Sal
Wilcox, 31, was born in El Salvador and adopted by a Chambersburg-area
family at age 9. From his Highland Park home, Wilcox is the volunteer
head of Education Innovations, a nonprofit planting a “NatureLAB
Community” garden on Fifth Avenue, Uptown, to help the neighborhood
feed itself (as well as patrons of the Jubilee Kitchen next door).
Education Innovations, whose board includes several adjunct professors
at Wilcox’s alma mater, Duquesne University, is also planning a city
charter school.
How are the gardens coming?
We’ve
built six raised-bed gardens adjacent to Jubilee Kitchen. We plan to
build six more. We plan on putting up greenhouses on the Jubilee site
this fall. In an area [nearby] we hope to be planting a pumpkin patch
in the next few weeks. We hope to plant some corn as well, just to say,
“Hey, we’re here,” with the hope of fully planting it next summer.

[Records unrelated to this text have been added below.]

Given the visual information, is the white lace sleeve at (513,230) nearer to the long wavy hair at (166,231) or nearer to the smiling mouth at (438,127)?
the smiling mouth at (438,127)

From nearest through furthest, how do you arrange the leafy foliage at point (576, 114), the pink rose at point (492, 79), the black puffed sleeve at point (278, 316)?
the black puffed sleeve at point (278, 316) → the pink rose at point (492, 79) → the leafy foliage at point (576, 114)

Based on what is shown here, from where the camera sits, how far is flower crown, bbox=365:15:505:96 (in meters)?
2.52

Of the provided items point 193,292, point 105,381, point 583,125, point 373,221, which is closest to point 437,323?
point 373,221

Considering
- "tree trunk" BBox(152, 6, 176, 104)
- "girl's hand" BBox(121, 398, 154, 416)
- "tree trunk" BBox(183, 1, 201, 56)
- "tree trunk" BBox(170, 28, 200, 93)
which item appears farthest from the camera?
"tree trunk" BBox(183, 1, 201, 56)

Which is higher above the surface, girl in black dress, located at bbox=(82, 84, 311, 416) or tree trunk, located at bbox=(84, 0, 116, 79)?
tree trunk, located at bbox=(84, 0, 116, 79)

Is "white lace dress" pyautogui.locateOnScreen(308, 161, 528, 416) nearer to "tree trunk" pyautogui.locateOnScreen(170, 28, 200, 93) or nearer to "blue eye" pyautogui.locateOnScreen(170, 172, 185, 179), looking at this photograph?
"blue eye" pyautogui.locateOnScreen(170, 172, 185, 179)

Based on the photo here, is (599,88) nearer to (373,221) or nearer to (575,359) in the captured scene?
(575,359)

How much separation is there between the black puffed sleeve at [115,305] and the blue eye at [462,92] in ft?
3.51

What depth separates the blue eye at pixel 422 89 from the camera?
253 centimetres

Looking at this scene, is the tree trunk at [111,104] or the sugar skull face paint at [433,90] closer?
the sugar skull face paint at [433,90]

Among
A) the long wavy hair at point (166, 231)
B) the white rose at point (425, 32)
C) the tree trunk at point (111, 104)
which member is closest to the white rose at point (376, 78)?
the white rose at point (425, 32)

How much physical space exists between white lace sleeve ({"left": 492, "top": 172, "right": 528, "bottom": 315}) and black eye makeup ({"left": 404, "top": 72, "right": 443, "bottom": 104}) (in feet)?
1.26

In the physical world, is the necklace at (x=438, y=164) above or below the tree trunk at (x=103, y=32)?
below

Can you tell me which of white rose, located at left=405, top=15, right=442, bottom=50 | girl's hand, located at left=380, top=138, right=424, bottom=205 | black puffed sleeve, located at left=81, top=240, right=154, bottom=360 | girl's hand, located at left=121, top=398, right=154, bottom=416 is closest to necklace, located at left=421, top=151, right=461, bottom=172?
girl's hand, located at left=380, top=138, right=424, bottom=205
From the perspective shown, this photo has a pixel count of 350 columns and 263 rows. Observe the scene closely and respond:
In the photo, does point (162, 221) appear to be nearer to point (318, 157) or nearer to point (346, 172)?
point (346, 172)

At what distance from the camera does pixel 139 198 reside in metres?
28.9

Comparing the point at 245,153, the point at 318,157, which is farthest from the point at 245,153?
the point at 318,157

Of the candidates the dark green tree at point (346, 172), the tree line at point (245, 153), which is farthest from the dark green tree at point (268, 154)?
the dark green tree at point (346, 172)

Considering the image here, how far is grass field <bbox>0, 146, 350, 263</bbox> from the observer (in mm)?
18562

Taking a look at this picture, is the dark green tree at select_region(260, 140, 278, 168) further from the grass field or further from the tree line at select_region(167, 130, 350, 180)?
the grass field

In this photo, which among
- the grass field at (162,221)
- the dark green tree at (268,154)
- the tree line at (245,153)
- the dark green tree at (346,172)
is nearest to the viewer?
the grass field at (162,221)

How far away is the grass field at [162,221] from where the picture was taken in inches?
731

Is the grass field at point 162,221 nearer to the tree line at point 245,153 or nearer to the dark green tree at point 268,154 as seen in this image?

People might imagine Jubilee Kitchen patrons grateful to have any sort of meal, let alone fresh vegetables.
Just
because you’re hungry doesn’t mean you have to take what’s offered. You
don’t lose your sense of choice. “Don’t give a homeless person money --
they might go out and buy a beer.” Well, sometimes I want to go out and
buy a beer too. Just because you’re poor doesn’t mean you don’t want to
eat healthy. If kids grow up eating vegetables, they’ll want to eat
healthy as adults.
But the garden is also for local residents.
If
we use it for the sake of the community, the community will have a more
vested interest in what happens to it. Let’s come in and do something
with the land and then [people] won’t want to throw garbage over the
fence and litter all over the sidewalk. Also, we want to use gardening
to teach science to neighborhood kids. That site has been used for
community gardens before. But the idea that there can be science
learning behind it is new.
What happened to the previous gardens?
Basically,
longevity wasn’t built into the whole idea. Anywhere you’re trying to
green empty lots in the city, you have to build in sustainability. We
want to take 10 youth from the neighborhood and put them through an
entrepreneurial program [to learn to] market the food grown on the
space. We also want to open up a bistro, a small patio where you can
order a soy dog or a fresh salad and know it only traveled 50 feet. We
also hope to work with some chefs locally where we can use the produce
we grow to market some products, say a salsa or chili sauce, more
locally grown than within the county -- it’s within the city.
Where did you get the idea for the school?
My
brothers and sisters, two of them were adopted with me. I have five
brothers and sisters in El Salvador. My older sister [has] no indoor
plumbing, electricity for part of the day. No car. There was no middle
school or high school. Here I am, having the ability to do what I damn
well please. My brothers and sisters in El Salvador, they’re not any
dumber or smarter than I am, yet they aren’t able to do what they want.
They spend so much time during the day doing what we take for granted
-- my sister has to get up at 5 in the morning and go down to the river
to wash her clothes. It’s the same disparity between a school in the
Hill District and a school in Shadyside. So I see it as a matter of
opportunity. What I don’t see [in Pittsburgh] is a real plan to
concentrate educational resources to the people who need it the most.
And that’s our motivation for the charter school.